- _Problem to solve_
Can you lay out the lines of the items, from the line containing "Which of point" up to and including the line containing "Answer: the canopy of leaves at (437,256)", as a JSON list of strings with one string per line and blank lines omitted?

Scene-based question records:
————————

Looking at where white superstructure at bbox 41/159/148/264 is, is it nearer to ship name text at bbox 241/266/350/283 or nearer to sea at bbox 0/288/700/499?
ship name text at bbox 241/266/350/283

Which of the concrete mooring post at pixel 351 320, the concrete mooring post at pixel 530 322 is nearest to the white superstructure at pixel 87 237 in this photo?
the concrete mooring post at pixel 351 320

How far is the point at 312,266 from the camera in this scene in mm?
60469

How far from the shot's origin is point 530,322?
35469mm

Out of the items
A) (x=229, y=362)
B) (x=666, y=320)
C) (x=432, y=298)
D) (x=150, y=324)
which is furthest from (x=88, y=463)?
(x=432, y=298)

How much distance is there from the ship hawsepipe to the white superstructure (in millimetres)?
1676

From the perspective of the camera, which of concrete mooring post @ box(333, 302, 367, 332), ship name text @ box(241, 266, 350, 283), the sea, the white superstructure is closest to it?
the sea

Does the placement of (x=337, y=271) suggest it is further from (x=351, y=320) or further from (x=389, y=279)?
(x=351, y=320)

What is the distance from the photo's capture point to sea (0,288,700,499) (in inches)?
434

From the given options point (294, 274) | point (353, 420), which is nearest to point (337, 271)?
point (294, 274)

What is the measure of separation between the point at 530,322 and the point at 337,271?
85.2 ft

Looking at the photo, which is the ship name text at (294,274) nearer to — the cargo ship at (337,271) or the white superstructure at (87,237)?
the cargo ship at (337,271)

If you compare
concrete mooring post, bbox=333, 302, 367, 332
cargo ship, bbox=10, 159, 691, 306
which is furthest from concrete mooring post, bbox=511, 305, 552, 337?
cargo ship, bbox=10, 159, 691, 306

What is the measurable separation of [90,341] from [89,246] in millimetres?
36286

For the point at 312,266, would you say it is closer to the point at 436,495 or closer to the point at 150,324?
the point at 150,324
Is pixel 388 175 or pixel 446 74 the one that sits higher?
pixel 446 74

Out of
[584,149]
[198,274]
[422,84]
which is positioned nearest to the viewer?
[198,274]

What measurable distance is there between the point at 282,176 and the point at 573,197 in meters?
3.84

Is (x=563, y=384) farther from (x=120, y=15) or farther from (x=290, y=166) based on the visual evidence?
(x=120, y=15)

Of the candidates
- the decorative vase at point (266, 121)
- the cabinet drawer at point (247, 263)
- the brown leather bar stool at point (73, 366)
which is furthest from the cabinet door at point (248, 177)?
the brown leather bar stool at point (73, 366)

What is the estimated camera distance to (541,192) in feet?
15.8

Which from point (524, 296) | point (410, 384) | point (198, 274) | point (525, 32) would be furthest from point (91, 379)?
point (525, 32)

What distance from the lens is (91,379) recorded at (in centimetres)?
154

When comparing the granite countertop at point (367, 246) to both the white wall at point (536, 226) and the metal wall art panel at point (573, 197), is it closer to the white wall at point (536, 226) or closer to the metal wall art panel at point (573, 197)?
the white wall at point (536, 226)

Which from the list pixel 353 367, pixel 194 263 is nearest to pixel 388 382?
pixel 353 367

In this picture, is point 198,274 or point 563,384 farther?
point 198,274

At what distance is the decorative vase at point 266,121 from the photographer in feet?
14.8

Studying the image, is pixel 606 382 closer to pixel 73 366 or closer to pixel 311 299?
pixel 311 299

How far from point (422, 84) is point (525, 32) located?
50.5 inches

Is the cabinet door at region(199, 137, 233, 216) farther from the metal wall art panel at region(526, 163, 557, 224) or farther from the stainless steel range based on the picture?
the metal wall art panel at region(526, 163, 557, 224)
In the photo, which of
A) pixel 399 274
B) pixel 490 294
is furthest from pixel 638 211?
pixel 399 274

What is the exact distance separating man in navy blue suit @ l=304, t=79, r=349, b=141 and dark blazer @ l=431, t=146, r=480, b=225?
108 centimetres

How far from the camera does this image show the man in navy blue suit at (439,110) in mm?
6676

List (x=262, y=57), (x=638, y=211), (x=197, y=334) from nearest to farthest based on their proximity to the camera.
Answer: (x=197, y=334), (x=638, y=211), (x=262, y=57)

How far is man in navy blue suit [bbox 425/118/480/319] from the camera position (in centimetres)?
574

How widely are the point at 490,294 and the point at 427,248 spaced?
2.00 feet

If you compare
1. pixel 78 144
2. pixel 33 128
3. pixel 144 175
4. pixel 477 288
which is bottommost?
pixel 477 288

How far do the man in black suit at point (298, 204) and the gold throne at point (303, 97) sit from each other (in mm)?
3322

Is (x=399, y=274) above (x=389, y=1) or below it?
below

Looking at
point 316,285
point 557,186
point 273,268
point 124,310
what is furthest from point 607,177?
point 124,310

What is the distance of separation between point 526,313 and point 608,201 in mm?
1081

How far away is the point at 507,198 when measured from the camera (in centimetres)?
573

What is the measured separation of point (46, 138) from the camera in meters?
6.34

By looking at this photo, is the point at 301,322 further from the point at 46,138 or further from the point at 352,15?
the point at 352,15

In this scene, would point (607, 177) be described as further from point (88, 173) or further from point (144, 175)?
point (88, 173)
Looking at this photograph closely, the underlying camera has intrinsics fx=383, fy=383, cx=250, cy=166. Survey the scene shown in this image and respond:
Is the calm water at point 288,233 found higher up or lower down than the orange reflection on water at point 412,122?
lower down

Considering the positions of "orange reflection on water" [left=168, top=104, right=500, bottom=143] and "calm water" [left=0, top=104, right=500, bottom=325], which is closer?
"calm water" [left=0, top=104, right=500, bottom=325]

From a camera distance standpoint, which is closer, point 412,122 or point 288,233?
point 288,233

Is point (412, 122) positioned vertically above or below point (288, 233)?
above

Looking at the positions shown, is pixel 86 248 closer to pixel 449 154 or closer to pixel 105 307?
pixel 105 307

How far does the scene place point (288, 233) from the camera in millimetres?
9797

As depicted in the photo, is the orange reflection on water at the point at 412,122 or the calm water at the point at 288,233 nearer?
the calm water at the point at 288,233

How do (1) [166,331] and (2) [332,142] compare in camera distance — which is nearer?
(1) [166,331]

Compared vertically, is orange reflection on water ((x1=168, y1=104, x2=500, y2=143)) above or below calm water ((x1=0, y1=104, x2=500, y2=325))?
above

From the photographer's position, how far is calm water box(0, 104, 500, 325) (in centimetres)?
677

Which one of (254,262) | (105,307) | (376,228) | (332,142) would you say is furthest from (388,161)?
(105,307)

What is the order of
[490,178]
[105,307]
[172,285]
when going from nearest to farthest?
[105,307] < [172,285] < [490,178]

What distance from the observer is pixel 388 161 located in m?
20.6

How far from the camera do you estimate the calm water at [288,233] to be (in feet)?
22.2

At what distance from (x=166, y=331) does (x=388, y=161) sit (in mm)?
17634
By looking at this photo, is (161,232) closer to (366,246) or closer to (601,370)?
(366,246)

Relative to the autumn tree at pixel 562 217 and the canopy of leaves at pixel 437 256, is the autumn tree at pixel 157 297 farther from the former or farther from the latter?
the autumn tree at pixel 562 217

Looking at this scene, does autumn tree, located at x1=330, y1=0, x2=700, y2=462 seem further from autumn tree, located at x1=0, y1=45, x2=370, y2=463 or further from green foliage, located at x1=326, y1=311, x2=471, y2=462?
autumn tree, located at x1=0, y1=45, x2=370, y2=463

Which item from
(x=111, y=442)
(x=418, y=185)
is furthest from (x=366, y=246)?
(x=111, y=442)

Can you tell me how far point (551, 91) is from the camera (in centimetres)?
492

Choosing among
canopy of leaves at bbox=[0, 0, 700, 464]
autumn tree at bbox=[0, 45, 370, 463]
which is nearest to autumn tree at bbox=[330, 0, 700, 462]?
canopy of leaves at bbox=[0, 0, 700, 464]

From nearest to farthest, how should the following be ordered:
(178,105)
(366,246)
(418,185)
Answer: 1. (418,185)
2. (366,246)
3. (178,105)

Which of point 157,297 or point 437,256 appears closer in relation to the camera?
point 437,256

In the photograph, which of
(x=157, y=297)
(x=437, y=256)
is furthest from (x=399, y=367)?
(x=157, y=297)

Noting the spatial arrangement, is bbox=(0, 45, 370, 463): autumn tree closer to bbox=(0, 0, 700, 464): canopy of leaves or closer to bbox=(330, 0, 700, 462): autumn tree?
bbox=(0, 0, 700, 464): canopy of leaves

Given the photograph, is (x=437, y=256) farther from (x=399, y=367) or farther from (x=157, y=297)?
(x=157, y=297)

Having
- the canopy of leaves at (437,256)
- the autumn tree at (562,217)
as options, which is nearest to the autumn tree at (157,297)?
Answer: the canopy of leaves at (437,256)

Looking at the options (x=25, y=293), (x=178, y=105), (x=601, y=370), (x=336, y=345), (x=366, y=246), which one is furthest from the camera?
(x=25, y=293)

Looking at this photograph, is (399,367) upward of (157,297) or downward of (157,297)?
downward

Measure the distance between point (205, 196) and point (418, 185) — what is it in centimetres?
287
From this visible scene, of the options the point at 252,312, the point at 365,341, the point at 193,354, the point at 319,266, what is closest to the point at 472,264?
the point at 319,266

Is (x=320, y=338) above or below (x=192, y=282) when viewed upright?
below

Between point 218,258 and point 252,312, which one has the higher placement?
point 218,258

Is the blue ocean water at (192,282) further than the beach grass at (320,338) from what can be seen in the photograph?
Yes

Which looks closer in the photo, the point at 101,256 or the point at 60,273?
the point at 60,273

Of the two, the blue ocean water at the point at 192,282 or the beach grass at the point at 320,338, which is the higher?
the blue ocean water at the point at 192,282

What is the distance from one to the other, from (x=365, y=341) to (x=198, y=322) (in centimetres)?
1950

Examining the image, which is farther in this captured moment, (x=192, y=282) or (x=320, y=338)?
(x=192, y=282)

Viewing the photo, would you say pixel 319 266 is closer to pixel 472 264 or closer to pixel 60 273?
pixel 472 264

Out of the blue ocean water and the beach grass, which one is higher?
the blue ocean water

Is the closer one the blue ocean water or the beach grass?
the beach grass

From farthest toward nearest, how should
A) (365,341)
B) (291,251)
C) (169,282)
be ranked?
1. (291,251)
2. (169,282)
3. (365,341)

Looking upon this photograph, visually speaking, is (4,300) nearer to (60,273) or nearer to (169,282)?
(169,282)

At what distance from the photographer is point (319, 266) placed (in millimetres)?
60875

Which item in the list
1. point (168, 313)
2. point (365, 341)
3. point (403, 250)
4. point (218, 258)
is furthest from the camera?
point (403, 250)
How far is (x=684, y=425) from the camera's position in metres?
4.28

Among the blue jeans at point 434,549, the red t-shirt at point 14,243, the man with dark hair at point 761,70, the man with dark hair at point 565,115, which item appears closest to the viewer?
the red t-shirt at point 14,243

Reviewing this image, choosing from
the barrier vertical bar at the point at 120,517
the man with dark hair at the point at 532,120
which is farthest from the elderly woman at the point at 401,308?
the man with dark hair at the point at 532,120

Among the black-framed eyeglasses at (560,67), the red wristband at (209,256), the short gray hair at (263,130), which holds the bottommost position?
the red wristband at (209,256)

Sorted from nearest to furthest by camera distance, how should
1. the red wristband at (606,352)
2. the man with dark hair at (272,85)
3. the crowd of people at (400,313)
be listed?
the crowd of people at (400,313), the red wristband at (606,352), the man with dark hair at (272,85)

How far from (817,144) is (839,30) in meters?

————————

- _Response to this exercise_
[
  "Which of point 157,297 or point 437,256 appears closer in relation to the camera?",
  "point 437,256",
  "In the photograph, which of",
  "(x=157, y=297)",
  "(x=437, y=256)",
  "is furthest from (x=399, y=367)?",
  "(x=157, y=297)",
  "Noting the spatial arrangement, is bbox=(0, 45, 370, 463): autumn tree closer to bbox=(0, 0, 700, 464): canopy of leaves or closer to bbox=(330, 0, 700, 462): autumn tree?",
  "bbox=(0, 0, 700, 464): canopy of leaves",
  "Given the photograph, is (x=437, y=256) farther from (x=399, y=367) or farther from (x=157, y=297)?",
  "(x=157, y=297)",
  "Having",
  "- the canopy of leaves at (437,256)",
  "- the autumn tree at (562,217)",
  "as options, which is nearest to the autumn tree at (157,297)?",
  "Answer: the canopy of leaves at (437,256)"
]